-- begin DATA EXCERPTS --

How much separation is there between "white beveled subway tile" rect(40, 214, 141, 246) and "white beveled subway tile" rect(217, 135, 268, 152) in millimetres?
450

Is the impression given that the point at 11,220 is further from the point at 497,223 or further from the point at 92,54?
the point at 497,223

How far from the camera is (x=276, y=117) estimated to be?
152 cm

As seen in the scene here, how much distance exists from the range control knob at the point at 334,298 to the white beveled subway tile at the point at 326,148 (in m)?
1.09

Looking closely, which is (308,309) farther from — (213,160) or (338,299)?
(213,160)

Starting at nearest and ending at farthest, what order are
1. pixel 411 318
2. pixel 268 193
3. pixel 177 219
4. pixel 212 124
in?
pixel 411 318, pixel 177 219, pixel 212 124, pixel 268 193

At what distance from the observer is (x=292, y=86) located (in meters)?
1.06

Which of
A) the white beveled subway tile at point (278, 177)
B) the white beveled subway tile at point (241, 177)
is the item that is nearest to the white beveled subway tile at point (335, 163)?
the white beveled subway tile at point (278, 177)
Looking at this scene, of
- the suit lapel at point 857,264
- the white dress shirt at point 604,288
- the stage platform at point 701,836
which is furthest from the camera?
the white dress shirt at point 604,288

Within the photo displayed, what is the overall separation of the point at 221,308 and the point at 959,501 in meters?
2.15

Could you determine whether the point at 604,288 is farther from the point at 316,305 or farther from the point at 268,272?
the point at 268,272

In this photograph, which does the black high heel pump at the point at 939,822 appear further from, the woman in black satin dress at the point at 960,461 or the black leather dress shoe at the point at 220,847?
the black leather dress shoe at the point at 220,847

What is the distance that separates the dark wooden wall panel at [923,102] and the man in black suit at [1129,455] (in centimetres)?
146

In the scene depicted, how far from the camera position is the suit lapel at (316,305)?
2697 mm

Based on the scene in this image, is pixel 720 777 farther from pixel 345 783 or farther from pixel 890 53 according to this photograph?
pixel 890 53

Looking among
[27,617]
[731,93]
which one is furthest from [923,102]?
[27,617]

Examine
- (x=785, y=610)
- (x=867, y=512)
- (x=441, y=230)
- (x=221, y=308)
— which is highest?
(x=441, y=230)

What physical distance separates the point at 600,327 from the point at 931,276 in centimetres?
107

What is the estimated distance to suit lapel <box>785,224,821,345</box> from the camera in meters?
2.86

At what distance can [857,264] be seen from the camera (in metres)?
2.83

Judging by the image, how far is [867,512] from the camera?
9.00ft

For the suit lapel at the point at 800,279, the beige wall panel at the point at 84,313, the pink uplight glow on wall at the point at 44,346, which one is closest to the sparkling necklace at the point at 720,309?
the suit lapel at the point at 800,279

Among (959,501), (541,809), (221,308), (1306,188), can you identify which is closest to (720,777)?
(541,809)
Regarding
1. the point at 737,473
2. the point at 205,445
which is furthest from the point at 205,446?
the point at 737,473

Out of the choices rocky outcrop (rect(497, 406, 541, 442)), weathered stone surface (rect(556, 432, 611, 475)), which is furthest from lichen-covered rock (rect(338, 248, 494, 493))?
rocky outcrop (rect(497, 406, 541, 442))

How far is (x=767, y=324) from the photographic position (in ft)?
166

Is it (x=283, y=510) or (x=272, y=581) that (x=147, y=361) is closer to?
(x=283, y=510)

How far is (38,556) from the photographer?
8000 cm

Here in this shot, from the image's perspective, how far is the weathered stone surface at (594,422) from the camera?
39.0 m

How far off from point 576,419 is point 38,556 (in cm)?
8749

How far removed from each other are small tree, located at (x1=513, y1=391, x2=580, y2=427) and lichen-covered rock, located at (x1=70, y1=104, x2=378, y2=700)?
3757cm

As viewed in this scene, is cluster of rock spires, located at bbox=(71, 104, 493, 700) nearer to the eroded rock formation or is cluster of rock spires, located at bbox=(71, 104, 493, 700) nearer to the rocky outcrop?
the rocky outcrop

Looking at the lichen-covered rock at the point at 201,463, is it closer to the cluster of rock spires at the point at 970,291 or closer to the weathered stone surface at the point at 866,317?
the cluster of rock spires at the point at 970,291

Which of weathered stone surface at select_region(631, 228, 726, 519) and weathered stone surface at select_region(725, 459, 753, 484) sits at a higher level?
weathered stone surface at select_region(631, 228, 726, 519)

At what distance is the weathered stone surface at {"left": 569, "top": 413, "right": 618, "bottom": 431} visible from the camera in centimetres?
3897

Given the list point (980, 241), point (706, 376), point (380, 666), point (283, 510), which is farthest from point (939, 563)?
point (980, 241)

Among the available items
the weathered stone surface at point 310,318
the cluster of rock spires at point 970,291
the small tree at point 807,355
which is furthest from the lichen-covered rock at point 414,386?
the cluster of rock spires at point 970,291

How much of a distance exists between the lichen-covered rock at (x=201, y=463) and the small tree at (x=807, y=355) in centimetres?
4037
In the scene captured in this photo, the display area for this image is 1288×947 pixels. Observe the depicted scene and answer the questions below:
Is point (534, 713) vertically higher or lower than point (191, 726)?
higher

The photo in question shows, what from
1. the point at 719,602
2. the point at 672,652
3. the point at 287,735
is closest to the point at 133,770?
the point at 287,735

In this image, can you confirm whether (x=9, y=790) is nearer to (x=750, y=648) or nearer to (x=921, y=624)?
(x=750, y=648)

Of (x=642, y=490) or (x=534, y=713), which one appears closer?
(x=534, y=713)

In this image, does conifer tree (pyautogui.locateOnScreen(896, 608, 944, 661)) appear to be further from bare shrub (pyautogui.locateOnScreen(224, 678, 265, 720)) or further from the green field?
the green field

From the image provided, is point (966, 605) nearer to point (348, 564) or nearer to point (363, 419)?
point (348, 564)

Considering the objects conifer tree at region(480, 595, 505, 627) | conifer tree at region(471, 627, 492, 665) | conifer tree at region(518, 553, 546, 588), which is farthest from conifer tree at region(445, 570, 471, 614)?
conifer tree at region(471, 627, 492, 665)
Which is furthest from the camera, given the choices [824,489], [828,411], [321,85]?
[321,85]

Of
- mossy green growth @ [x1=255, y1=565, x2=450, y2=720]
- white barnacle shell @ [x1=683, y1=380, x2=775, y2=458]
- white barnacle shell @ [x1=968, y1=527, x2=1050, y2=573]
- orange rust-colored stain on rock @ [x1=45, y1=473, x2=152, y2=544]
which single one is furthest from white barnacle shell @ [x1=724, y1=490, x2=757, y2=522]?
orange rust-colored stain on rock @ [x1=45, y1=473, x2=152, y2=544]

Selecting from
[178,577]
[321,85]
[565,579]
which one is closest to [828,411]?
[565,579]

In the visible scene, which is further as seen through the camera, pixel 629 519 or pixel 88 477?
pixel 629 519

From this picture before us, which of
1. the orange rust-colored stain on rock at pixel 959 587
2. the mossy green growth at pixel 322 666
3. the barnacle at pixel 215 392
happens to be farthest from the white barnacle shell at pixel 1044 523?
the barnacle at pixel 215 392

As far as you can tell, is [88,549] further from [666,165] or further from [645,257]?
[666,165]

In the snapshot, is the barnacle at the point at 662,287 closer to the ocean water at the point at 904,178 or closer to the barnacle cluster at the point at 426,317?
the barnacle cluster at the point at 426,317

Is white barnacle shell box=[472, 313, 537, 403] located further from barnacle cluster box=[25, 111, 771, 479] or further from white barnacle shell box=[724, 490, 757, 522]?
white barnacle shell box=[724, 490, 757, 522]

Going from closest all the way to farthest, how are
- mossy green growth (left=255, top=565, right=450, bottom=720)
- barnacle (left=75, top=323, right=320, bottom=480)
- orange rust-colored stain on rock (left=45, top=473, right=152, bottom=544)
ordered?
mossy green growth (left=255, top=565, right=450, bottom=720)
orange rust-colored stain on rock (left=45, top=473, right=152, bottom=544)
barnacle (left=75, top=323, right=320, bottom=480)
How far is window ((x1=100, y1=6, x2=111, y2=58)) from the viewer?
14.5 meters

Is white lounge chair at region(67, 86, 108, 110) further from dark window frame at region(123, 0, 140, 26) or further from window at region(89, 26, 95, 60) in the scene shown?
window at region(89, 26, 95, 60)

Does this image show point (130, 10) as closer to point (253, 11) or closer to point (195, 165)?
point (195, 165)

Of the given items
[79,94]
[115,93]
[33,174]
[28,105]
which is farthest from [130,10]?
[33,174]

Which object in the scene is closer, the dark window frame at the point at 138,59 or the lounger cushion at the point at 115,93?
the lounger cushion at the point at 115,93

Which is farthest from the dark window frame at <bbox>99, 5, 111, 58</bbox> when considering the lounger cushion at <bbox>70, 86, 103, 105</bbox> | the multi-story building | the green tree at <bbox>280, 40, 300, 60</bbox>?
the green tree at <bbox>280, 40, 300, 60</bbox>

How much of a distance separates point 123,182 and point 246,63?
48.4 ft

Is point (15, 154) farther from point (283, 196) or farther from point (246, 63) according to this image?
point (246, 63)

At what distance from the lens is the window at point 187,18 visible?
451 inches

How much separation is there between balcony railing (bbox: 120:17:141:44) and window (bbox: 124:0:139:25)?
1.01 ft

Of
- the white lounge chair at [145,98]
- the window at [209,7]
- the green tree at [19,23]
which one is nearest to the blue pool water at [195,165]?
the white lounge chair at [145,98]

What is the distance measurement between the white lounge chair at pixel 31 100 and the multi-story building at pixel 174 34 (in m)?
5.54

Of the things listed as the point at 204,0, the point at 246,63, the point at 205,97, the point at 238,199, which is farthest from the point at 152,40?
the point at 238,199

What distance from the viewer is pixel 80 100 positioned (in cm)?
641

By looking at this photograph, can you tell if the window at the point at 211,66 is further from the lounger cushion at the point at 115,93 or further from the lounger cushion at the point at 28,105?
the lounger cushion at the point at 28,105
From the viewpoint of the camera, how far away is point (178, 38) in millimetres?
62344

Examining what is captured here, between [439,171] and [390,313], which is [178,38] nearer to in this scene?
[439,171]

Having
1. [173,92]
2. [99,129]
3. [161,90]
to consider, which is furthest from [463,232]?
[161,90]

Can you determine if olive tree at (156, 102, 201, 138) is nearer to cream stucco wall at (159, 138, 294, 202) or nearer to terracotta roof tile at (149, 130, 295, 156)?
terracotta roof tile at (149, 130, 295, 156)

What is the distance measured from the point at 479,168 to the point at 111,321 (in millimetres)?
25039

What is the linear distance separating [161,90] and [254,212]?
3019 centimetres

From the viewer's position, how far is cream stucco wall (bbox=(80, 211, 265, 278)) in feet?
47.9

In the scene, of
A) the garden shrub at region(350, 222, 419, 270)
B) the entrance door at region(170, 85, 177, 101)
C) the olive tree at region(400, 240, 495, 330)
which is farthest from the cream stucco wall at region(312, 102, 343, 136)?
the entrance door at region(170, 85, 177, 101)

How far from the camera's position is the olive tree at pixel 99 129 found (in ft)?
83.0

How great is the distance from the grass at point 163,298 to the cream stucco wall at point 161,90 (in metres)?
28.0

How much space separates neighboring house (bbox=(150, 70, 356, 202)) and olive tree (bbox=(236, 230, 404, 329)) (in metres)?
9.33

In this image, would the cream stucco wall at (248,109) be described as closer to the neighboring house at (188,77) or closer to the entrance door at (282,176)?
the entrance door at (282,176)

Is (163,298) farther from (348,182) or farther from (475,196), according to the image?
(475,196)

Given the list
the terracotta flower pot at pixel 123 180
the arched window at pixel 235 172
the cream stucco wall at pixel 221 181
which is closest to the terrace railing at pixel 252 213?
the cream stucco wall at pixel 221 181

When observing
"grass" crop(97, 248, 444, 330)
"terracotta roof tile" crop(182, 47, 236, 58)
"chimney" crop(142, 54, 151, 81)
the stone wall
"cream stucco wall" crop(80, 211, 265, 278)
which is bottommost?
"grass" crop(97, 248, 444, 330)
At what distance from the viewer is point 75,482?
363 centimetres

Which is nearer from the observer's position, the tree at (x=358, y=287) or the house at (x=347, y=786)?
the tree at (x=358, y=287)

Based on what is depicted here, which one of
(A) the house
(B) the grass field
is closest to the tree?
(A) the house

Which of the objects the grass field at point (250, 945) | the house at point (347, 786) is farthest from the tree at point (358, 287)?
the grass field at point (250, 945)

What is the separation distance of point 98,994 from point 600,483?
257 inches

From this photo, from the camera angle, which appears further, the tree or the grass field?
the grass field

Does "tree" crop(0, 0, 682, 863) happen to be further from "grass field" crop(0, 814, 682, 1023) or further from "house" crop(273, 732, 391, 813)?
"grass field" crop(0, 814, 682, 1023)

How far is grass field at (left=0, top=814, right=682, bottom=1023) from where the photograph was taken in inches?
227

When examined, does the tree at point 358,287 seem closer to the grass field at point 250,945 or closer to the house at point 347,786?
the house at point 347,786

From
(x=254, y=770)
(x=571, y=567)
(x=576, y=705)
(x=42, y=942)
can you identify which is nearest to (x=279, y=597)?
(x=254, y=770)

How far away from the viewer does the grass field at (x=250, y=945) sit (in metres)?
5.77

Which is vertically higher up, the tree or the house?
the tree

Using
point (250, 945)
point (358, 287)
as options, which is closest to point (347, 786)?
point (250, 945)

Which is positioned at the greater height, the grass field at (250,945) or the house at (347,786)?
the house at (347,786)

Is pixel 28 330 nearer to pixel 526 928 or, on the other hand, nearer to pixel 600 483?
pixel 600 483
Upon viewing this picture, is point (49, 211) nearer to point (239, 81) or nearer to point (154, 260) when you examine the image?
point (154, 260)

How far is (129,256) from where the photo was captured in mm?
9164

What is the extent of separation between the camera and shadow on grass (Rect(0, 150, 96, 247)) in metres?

-- end DATA EXCERPTS --

Everything from the line containing "From this photo, from" to the last line of the entries above should be quoted exactly, and only that.

### TASK OUTPUT
From this photo, from the camera angle, which appears further, the tree or the grass field?
the grass field

Does "tree" crop(0, 0, 682, 863) happen to be further from "grass field" crop(0, 814, 682, 1023) or further from "house" crop(273, 732, 391, 813)?
"grass field" crop(0, 814, 682, 1023)

How far is grass field at (left=0, top=814, right=682, bottom=1023) from where the photograph was taken in inches?
227

When examined, does the tree at point 358,287 seem closer to the grass field at point 250,945 or closer to the house at point 347,786?
the house at point 347,786

From
(x=254, y=770)
(x=571, y=567)
(x=576, y=705)
(x=42, y=942)
can you identify which is nearest to (x=279, y=597)?
(x=254, y=770)

How far away from the viewer does the grass field at (x=250, y=945) sit (in metres)?
5.77

Which is vertically higher up, the tree or the house?
the tree

Using
point (250, 945)
point (358, 287)
as options, which is closest to point (347, 786)?
point (250, 945)

Which is positioned at the greater height, the grass field at (250,945) or the house at (347,786)?
the house at (347,786)

Is pixel 28 330 nearer to pixel 526 928 or, on the other hand, nearer to pixel 600 483?
pixel 600 483
Upon viewing this picture, is point (49, 211) nearer to point (239, 81) or nearer to point (154, 260) when you examine the image?
point (154, 260)

How far is (129,256) from where the photo was captured in mm?
9164

What is the extent of separation between the camera and shadow on grass (Rect(0, 150, 96, 247)) in metres?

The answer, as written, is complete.